The request
Show each of the lines below that contains the word "hedge".

Material for this task

*****

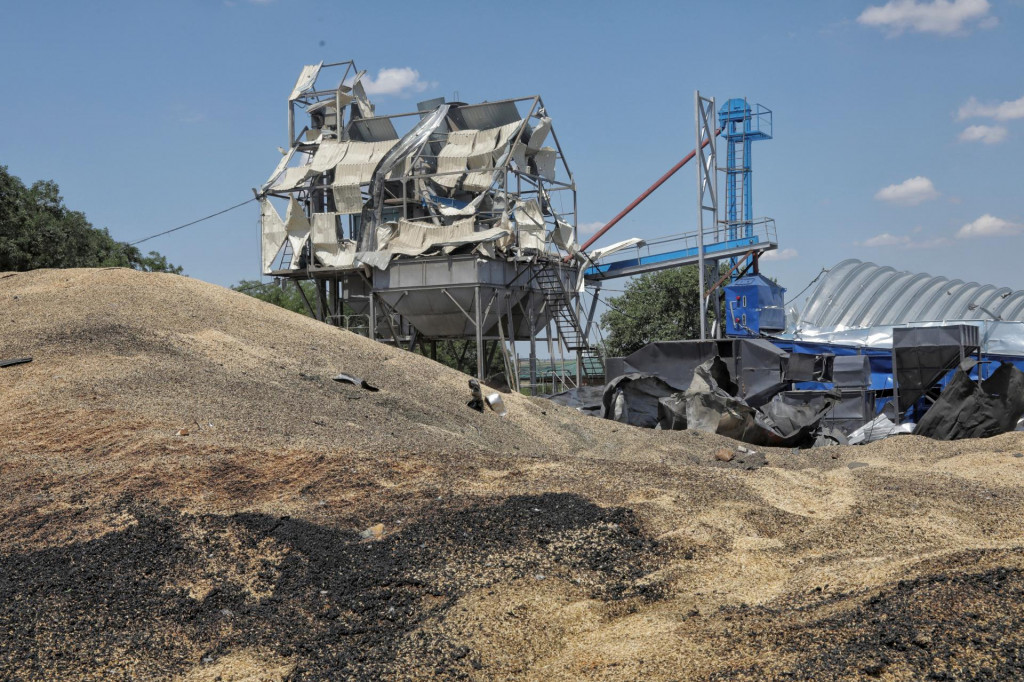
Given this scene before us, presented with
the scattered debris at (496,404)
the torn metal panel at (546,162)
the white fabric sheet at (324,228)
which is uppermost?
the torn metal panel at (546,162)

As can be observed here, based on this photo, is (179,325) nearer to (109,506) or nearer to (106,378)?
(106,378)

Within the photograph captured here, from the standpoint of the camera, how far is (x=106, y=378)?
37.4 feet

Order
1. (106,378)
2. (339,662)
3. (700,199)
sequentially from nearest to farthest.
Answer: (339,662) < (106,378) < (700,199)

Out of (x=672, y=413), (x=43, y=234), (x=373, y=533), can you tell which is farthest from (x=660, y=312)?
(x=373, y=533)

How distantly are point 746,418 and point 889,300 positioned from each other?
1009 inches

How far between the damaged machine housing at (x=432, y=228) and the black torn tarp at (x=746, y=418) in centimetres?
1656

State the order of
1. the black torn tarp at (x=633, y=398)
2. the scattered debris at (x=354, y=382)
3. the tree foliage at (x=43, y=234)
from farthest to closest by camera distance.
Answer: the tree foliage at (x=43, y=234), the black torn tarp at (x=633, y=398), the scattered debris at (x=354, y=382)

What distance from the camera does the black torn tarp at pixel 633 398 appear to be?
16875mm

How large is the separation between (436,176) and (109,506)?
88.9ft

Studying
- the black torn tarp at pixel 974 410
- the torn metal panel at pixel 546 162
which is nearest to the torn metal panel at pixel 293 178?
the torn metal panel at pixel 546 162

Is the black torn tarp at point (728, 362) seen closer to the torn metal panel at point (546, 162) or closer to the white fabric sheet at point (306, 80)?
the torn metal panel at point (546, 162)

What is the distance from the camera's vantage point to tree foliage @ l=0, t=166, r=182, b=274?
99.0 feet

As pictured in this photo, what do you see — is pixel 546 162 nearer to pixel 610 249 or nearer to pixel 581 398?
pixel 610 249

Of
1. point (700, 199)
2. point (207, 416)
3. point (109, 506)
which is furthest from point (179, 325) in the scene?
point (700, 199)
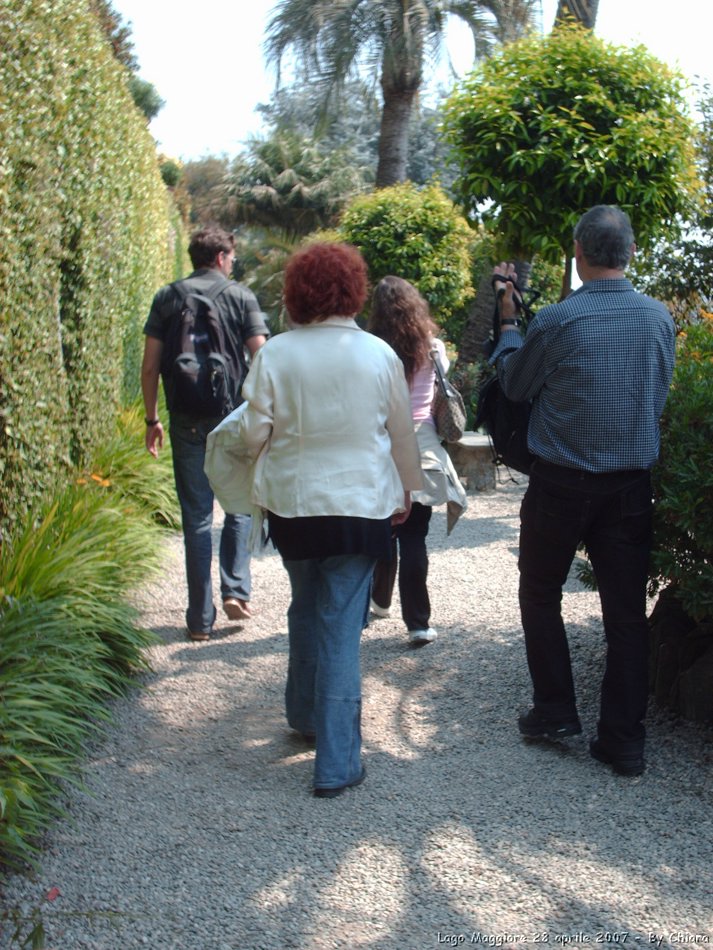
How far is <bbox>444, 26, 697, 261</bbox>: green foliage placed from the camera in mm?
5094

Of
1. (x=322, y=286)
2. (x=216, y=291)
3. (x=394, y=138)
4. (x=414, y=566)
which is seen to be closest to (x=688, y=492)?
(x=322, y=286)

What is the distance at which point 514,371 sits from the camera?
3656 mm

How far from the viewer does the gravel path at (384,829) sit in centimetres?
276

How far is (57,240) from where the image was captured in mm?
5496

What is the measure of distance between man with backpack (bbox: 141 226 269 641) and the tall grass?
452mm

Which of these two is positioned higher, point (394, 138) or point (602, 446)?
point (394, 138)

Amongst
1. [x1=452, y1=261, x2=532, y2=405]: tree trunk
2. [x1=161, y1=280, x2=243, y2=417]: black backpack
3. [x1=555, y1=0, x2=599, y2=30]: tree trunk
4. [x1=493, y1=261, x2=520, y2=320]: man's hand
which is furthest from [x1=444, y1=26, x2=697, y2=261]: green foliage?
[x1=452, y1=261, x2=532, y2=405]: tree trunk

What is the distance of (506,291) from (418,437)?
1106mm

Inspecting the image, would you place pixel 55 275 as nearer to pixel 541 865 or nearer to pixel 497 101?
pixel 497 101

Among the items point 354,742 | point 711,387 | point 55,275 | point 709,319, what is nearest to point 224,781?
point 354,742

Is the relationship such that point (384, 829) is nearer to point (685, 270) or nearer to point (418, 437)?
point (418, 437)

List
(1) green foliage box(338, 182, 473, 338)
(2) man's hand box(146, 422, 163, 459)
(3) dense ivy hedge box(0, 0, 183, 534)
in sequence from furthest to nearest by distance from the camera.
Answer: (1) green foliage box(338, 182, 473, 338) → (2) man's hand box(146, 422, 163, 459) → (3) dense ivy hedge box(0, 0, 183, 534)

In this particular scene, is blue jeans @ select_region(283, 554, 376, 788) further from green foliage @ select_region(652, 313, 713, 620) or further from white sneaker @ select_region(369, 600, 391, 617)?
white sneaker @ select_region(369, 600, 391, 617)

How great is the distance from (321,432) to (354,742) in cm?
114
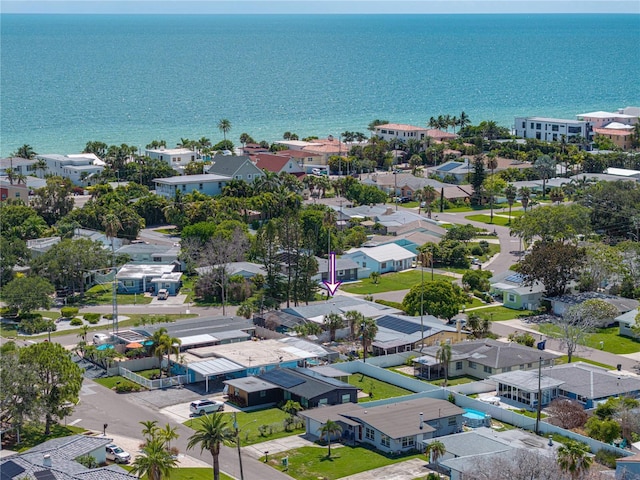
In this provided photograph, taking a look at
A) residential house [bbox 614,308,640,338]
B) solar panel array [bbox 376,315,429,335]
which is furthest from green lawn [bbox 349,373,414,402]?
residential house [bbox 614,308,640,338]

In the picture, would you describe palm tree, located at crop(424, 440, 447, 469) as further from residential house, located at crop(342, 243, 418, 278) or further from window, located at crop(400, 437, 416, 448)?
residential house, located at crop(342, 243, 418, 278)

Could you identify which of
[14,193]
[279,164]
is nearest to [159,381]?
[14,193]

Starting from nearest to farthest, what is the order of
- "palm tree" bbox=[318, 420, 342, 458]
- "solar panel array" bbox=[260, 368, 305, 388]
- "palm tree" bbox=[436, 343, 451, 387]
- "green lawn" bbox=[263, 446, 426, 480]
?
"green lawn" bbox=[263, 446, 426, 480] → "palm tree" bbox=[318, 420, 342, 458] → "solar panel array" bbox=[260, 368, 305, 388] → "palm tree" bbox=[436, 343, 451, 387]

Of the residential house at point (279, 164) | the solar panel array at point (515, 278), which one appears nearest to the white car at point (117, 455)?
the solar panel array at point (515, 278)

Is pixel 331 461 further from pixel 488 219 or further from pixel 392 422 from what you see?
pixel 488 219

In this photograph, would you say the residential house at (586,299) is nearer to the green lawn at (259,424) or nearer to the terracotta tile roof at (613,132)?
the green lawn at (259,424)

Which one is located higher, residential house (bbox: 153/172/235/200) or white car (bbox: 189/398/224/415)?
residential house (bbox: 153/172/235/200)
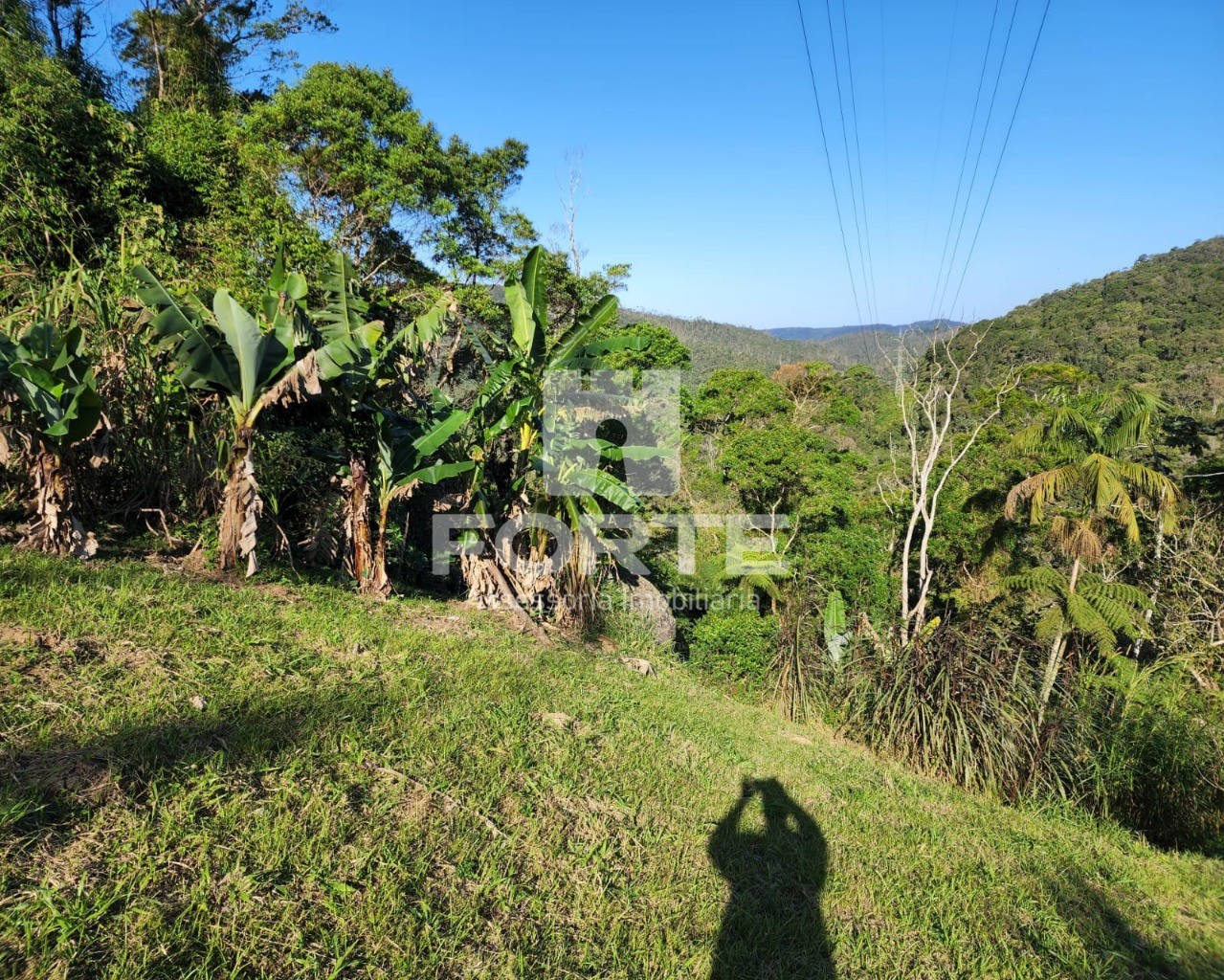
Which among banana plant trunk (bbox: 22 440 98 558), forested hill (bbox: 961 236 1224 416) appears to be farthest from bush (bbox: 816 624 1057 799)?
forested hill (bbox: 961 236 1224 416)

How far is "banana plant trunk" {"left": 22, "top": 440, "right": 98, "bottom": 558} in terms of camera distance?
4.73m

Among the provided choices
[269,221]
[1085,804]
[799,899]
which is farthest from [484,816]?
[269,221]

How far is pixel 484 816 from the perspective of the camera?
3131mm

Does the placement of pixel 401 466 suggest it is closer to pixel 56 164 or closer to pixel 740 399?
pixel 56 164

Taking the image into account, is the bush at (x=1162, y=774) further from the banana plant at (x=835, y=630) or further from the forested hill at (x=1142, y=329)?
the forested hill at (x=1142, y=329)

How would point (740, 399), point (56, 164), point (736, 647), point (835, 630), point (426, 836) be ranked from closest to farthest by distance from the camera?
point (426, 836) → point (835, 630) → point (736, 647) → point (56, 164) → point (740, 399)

*****

Answer to this problem
(3) dense ivy hedge box(0, 0, 183, 534)
Answer: (1) green foliage box(338, 182, 473, 338) → (2) man's hand box(146, 422, 163, 459) → (3) dense ivy hedge box(0, 0, 183, 534)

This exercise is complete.